Aunque los datos publicados sean todavía incompletos, las líneas generales del proceso electoral ya no variarán más que en detalles y algunas personas.
Hay que reconocer la tenaz vigencia de los partidos tradicionales, que dominaron la escena con 76% de los votos.
Es claro que no habrá cambio político sin contar con el Partido Liberal (PL) y el Partido Nacional (PN).
El PN es el más votado, algo tan indiscutible como inexplicable.
El PL paga por segunda vez la factura electoral de su pecado: haber abandonado sus ideales para adoptar percepciones rurales que congelaron su ideología y sus liderazgos.
Hay una lección especial para Libre, cuyos resultados quedaron muy debajo de sus gloriosas expectativas, que confunden las marchas callejeras con la decisión política de las mayorías.
Pero los votos miden y valoran. Descontada la actitud mesiánica de algunos líderes de Libre, sus resultados demandan una reflexión abierta y cuidadosa.
En su primera contienda, Libre obtuvo 24% de los votos totales, cifra ni siquiera soñada en décadas por aquellos partidos que siguen sumergidos, porque nunca emergieron. También es evidente que la tradición política no podrá ya, ni deberá, desconocer la presencia de Libre, que pasa a ser otro jugador en el tablero político.
Si no fuese así, el PL, que, contra su historia, obtuvo apenas 32%, de los votos generales, habría llegado a más de la mitad con los votos que Libre le restó.
Aún queda el 44% del PN, nota formidable si se considera el desempeño del gobierno nacionalista, abundante en desatinos y criticado por la opinión pública.
Además de formidable, ese porcentaje es inexplicable, porque las obras legislativas y municipales de los dos precandidatos nacionalistas, mayoritarios, han sido escasas y cuestionadas por líderes notables del propio PN. Si se proyectan los votos presidenciales como probables resultados de los partidos en 2013, el PN ganaría con 40% de los votos, frente a 32% del PL y 24% de Libre.
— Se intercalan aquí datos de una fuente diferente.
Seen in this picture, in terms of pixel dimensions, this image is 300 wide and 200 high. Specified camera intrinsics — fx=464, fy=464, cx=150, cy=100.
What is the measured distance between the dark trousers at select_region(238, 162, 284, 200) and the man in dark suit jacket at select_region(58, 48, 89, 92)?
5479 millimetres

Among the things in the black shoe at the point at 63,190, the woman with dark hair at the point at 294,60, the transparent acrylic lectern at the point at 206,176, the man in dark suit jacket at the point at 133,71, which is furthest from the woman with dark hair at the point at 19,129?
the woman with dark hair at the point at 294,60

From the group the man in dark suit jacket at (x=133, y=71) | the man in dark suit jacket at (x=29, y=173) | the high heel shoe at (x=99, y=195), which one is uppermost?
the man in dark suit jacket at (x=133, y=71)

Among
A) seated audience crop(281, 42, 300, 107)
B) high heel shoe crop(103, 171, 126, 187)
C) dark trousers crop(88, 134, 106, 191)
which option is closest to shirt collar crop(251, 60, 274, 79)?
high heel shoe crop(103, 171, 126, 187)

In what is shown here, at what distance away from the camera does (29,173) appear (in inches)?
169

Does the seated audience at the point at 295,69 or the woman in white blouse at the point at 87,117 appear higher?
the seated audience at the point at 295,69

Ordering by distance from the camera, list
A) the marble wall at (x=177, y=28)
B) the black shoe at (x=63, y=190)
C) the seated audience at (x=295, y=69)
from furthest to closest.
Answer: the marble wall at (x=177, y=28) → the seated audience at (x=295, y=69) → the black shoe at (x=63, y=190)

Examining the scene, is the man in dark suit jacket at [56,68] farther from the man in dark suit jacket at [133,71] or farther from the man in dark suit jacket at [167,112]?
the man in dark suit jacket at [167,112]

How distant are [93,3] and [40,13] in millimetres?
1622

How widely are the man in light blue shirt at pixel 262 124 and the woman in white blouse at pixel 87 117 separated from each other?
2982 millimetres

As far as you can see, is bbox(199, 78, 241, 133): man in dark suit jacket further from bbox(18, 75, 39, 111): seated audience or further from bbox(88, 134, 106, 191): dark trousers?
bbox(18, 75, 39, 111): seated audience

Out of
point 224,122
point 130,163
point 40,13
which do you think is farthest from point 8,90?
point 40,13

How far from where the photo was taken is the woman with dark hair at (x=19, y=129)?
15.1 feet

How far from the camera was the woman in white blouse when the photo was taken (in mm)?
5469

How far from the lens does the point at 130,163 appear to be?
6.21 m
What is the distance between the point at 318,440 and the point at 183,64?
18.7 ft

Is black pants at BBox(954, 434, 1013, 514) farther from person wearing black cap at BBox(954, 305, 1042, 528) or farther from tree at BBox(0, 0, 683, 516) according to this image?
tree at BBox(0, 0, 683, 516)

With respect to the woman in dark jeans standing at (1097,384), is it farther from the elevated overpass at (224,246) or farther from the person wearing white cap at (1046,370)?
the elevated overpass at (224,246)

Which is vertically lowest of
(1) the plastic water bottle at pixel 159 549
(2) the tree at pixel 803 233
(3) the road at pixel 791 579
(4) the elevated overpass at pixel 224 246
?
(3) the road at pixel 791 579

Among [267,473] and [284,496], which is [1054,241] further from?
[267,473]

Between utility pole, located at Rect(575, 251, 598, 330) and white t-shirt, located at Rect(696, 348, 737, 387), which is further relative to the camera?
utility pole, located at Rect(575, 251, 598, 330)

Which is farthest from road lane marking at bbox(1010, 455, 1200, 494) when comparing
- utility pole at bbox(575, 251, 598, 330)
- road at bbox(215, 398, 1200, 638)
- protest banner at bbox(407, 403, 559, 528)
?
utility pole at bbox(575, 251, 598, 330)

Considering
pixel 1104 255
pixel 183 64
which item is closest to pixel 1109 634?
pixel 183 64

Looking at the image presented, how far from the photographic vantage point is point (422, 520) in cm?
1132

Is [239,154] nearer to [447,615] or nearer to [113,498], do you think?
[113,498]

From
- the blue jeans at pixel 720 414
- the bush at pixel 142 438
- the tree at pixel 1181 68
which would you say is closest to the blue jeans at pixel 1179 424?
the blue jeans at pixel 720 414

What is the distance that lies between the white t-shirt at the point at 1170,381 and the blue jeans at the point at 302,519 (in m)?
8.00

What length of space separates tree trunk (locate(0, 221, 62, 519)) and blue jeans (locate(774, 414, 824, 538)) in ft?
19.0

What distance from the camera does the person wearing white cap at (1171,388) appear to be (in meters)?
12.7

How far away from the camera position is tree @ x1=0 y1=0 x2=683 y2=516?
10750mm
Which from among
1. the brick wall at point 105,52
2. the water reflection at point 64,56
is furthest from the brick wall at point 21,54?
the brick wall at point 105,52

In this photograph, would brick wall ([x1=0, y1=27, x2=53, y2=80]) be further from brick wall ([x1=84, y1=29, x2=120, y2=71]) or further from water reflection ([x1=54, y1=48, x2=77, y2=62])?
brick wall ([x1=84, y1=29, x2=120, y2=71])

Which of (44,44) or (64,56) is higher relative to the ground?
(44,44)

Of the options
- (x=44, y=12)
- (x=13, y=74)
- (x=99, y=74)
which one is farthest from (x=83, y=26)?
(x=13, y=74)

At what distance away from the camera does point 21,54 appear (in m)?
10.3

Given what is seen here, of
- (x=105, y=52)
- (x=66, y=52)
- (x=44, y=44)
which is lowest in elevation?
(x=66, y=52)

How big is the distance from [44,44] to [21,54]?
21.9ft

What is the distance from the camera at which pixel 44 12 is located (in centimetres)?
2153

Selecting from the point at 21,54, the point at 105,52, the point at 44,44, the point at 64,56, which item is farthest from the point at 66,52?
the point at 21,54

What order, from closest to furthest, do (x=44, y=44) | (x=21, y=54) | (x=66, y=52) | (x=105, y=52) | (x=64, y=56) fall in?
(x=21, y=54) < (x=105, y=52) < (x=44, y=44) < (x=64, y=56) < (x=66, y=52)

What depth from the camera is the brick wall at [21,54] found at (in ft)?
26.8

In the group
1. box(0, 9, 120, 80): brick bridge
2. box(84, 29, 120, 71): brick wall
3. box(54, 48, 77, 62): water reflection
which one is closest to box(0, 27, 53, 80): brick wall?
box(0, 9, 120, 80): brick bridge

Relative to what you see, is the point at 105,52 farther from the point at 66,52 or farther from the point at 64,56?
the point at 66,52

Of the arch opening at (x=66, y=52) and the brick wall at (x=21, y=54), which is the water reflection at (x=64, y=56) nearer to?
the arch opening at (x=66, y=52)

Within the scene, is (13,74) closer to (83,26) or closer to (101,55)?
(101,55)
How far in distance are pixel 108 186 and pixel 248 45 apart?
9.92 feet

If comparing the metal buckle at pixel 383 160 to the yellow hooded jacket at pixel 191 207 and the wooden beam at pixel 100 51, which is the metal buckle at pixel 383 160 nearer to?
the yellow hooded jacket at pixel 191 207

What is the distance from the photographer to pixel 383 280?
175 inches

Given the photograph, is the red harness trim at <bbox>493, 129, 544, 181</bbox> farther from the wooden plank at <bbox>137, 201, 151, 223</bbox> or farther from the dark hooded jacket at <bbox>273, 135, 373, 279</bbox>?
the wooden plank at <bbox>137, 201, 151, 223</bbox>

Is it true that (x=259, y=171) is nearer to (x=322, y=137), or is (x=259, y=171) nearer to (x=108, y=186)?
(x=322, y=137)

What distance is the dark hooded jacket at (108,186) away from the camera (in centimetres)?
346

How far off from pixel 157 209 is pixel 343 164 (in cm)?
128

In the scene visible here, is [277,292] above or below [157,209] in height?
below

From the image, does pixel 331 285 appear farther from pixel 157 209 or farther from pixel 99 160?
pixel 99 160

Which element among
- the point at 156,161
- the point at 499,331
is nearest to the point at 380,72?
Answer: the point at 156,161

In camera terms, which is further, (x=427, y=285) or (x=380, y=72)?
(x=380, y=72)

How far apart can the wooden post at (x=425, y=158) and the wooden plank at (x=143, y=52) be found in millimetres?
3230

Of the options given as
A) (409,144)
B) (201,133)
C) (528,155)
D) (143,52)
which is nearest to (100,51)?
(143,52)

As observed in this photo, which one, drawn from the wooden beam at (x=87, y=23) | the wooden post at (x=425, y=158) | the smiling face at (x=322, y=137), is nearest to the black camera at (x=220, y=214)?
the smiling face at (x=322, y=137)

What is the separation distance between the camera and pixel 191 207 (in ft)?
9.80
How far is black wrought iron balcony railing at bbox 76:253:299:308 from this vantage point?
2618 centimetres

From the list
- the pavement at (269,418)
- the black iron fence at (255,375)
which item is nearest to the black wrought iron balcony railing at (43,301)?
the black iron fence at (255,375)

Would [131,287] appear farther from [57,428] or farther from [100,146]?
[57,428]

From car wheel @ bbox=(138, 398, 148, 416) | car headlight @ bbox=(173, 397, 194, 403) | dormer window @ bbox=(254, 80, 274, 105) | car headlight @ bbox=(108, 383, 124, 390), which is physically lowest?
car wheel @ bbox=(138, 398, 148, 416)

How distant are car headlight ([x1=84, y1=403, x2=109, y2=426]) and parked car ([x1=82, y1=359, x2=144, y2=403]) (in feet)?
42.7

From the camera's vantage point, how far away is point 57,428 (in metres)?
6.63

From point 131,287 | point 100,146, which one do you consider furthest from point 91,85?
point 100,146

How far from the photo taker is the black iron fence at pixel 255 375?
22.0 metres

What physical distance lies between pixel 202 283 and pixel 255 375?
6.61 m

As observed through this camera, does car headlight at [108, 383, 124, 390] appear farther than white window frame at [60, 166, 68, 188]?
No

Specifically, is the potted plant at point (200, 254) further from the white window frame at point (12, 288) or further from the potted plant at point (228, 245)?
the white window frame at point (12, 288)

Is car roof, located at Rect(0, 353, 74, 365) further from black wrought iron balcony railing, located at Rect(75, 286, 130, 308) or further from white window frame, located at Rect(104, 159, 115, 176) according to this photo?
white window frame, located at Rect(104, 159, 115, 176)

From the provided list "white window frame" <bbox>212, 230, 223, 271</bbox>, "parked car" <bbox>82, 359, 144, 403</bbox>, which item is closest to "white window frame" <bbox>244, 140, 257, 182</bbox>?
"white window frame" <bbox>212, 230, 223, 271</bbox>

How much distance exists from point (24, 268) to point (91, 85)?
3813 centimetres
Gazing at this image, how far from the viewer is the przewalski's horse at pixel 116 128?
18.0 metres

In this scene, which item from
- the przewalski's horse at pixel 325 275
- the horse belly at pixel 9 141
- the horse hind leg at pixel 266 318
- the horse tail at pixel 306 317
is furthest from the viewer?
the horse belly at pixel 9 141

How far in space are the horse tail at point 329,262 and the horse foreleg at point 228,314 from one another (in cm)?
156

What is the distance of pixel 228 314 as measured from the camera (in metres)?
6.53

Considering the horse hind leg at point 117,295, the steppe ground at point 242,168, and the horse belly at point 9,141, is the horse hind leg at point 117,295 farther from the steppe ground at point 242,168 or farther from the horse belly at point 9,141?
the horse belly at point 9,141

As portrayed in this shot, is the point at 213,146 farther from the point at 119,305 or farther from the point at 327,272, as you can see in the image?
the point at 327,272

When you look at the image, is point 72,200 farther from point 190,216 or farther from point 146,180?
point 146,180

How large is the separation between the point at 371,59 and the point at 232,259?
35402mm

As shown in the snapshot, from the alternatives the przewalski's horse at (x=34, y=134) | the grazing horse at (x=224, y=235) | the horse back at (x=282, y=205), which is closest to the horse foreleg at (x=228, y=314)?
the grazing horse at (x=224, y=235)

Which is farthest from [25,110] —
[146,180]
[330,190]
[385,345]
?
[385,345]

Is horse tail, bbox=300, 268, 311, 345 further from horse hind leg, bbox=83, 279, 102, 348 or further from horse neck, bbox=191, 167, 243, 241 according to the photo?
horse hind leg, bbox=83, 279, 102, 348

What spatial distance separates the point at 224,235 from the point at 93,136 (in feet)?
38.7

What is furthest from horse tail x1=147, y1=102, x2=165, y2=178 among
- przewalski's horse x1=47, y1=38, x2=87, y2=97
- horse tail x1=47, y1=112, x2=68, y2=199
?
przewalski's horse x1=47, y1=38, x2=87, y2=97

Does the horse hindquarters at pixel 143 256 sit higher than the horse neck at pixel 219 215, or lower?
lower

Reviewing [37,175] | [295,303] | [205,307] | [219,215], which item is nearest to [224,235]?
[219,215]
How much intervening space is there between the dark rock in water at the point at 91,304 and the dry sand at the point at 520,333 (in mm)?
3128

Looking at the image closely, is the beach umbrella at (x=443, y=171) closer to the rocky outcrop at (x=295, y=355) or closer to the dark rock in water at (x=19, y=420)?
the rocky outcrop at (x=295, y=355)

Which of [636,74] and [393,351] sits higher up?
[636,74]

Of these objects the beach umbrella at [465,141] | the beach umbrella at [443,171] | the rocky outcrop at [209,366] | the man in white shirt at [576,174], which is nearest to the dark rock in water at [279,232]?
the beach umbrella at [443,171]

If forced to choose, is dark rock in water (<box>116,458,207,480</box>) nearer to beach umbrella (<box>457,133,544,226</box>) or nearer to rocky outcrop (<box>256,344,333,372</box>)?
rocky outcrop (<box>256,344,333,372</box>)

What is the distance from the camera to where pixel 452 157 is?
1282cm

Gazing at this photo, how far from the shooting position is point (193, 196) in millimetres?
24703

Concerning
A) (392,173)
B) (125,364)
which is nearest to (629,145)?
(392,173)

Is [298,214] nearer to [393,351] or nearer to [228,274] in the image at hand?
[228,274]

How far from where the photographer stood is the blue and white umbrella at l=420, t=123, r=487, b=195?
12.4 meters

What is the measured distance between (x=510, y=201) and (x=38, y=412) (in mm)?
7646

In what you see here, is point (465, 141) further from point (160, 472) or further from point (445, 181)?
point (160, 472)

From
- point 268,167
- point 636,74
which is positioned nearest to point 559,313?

Tal proyección requeriría unidad interna de los partidos, algo más probable en el PN que en el PL.
Es conocida la afinidad política compartida entre el yanismo y Libre, centrada en el caudillo de la resistencia.
También son previsibles las dificultades de una alianza entre el yanismo y el villedismo.
Además de alcanzar la unidad interior, ambos partidos deben remozar su plataforma ideológica, abrir espacios a la juventud, comenzar la sustitución generacional, depurar sus filas de corrupción.
Los resultados de Libre deben abrir los ojos. No son gloriosos como sus infladas pretensiones, pero tampoco tan bajos como esperaban sus adversarios.
Las primarias han confirmado una sospecha en la que Libre no ha querido ni pensar: ningún partido logrará mayoría en el Congreso para imponer su voluntad, como antes creyó la resistencia.
Es decir, las posibilidades de convocar una constituyente -canción de amor para el presidente del Congreso, y canción de cuna para la Resistencia- son ahora casi nulas.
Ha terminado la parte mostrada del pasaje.